The dev pipeline will pull code based on a dev branch, wheras the staging/prod pipeline will pull code based on the master branch.

Other config values

ssmImageTagParamName

When the dev pipeline has built new docker images (app, nginx) both images are pushed into their ECR repos with an image tag value equal to the git commit value. This image tag is put into the SSM parameter store using a parameter name defined in the ssmImageTagParamName of the config.ts file.

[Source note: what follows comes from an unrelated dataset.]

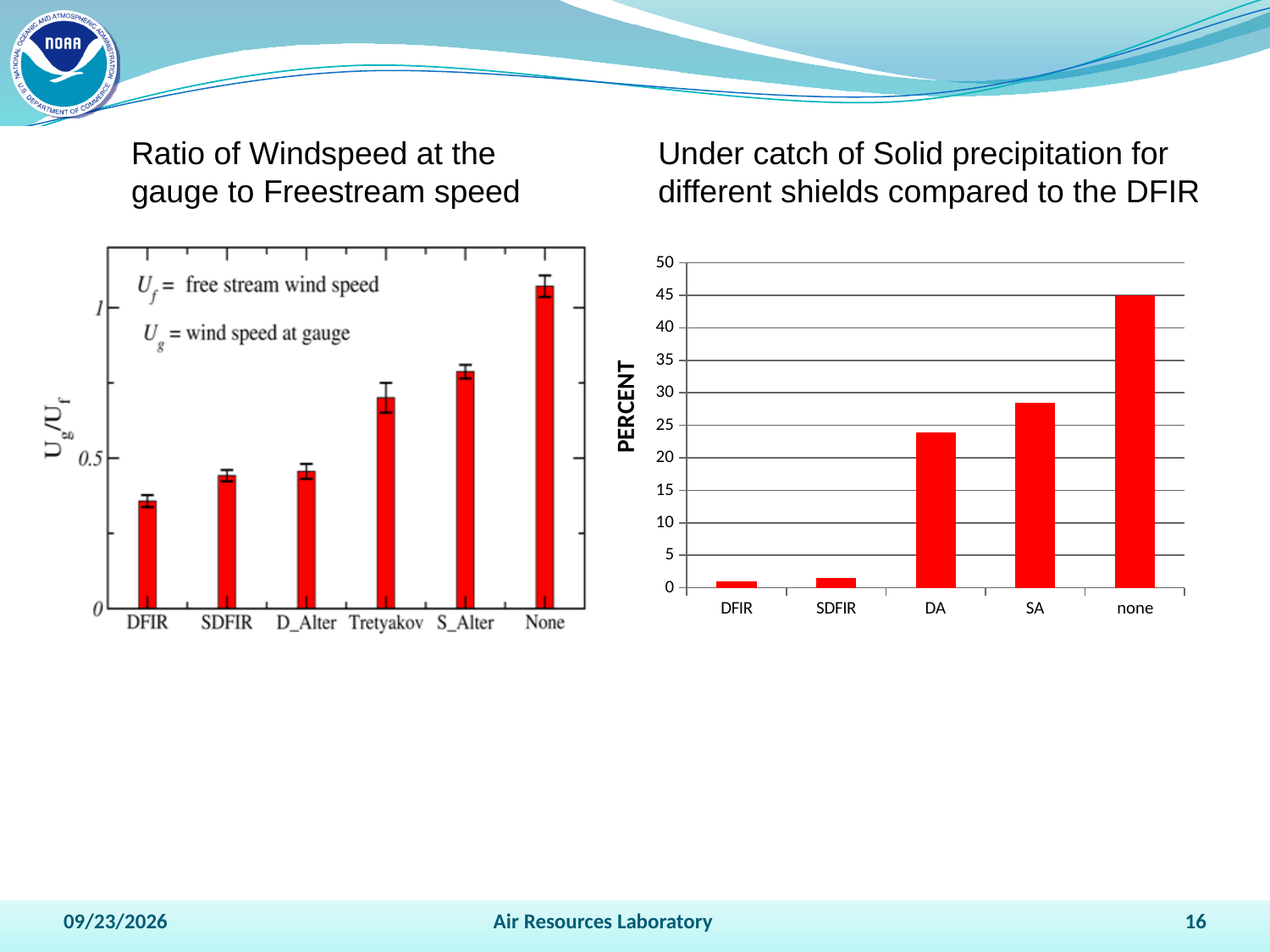
On the chart titled 'Under catch of Solid precipitation for different shields compared to the DFIR', which category has the lowest value? DFIR On the chart titled 'Under catch of Solid precipitation for different shields compared to the DFIR', is the value for SA greater or less than 25? greater On the chart titled 'Ratio of Windspeed at the gauge to Freestream speed', which category has the highest value? None On the chart titled 'Under catch of Solid precipitation for different shields compared to the DFIR', how many categories are shown on the x axis? 5 What kind of chart is the one titled 'Ratio of Windspeed at the gauge to Freestream speed'? bar chart On the chart titled 'Under catch of Solid precipitation for different shields compared to the DFIR', which is larger, the value for SA or the value for DA? SA On the chart titled 'Ratio of Windspeed at the gauge to Freestream speed', which category has the lowest value? DFIR On the chart titled 'Ratio of Windspeed at the gauge to Freestream speed', do the values rise or fall from left to right along the x axis? rise On the chart titled 'Under catch of Solid precipitation for different shields compared to the DFIR', what is the label of the vertical axis? PERCENT On the chart titled 'Ratio of Windspeed at the gauge to Freestream speed', how many categories are shown on the x axis? 6 On the chart titled 'Under catch of Solid precipitation for different shields compared to the DFIR', which category has the highest value? none On the chart titled 'Under catch of Solid precipitation for different shields compared to the DFIR', is the value for DA greater or less than 25? less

When the staging/prod pipeline is run, it will use the latest image tag value when creating the cloudformation templates defining which docker images to use in the ECS Task definitions. Both the staging and production cloudformation templates will use the same image tag, meaning that once the staging environment has been tested and validated, the production environment will get the exact same immutable release. This minimized the risk of bad suprises when releasing to production.

stagingValidationEmail

When a new release has been deployed to the staging environment a validation email is sent to the email address defined in this parameter. When the pipeline is created a subscription validation email is sent to this email address.

Deploying it all

Click here for details on how to deploy the Fargate clusters, CICD pipeline and dev, staging and prod environments.

What else to do

This repo is meant to show an example of how to use CDK to setup CICD pipelines for your docker based applications using AWS CodePipeline. Every company has their own workflow so you could try to change the CDK code into something that matches your companys workflow. You could also add automated test steps into the pipelines to validate that the Penguin app works correctly.

Known problems

The docker compose file in the root of this repo is currently not working since docker compose services communicates based on service dns names whereas ECS Fargate has containers running in the same task communicate over localhost. Some kind of mechanism for using localhost vs app dns name in the nginx config file (proxy_pass) has to be implemented to make this work.